Task requirements » In the data below, swap "gray paving stone" for "gray paver" and leave everything else the same.

Records shown »

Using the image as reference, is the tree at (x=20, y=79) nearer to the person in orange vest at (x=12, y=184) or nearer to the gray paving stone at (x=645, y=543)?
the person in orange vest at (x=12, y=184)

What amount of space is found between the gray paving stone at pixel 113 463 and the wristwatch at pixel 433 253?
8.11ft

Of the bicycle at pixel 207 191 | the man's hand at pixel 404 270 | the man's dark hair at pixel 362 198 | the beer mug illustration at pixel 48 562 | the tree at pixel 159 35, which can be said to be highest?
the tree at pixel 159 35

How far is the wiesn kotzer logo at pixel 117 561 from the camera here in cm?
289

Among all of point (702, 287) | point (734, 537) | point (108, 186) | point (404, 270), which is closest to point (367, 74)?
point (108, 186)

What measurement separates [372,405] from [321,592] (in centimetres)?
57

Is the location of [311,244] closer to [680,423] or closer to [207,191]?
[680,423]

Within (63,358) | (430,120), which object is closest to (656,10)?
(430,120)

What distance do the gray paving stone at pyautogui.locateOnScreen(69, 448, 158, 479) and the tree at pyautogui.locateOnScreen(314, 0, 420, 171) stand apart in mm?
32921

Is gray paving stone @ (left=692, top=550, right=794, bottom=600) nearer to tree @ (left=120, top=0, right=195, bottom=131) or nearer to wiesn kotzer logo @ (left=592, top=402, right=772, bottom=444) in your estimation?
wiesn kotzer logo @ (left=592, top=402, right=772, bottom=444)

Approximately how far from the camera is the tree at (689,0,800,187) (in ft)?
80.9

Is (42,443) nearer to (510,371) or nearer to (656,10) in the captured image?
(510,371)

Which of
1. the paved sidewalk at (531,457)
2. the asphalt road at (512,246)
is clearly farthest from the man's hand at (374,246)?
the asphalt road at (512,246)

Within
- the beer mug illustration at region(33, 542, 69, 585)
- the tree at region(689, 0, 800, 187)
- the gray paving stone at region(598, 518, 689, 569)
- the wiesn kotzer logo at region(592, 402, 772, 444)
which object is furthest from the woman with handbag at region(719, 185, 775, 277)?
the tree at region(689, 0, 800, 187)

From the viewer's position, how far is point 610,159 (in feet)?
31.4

Solution for this task »
Using the image as reference, is the tree at (x=20, y=79) nearer to the person in orange vest at (x=12, y=184) or nearer to the gray paver at (x=645, y=543)?
the person in orange vest at (x=12, y=184)

What amount of space is found between the gray paver at pixel 113 463 and the wristwatch at pixel 433 253?
8.11ft

Of the bicycle at pixel 207 191 | the man's hand at pixel 404 270 | the man's dark hair at pixel 362 198 | the beer mug illustration at pixel 48 562 | the tree at pixel 159 35, which can be said to be highest?
the tree at pixel 159 35

How far is the wiesn kotzer logo at pixel 117 561 from the camera here in cm?
289

Among all of point (702, 287) | point (734, 537) | point (108, 186) | point (404, 270), which is closest to point (367, 74)?
point (108, 186)

What measurement separates [372,405] from [321,592] (in centimetres)?
57

Is the location of [311,244] closer to [680,423] or closer to [207,191]?
[680,423]

Within (63,358) | (430,120), which object is closest to (656,10)?
(430,120)

What distance do the gray paver at pyautogui.locateOnScreen(69, 448, 158, 479) and the tree at pyautogui.locateOnScreen(314, 0, 420, 171) stand apart in mm?
32921

Is gray paver @ (left=692, top=550, right=794, bottom=600) nearer to tree @ (left=120, top=0, right=195, bottom=131) or nearer to wiesn kotzer logo @ (left=592, top=402, right=772, bottom=444) in your estimation?
wiesn kotzer logo @ (left=592, top=402, right=772, bottom=444)

Approximately how far from the camera is the tree at (689,0,800,187) (in ft)?
80.9

Is (42,443) nearer to (510,371) or nearer to (656,10) in the captured image?
(510,371)

Which of
1. the paved sidewalk at (531,457)
2. the asphalt road at (512,246)
is clearly farthest from the man's hand at (374,246)?
the asphalt road at (512,246)

Within
- the beer mug illustration at region(33, 542, 69, 585)
- the tree at region(689, 0, 800, 187)
- the gray paver at region(598, 518, 689, 569)
- the wiesn kotzer logo at region(592, 402, 772, 444)
which object is furthest from the woman with handbag at region(719, 185, 775, 277)?
the tree at region(689, 0, 800, 187)

From the viewer's position, how far is point 610,159 (in feet)?
31.4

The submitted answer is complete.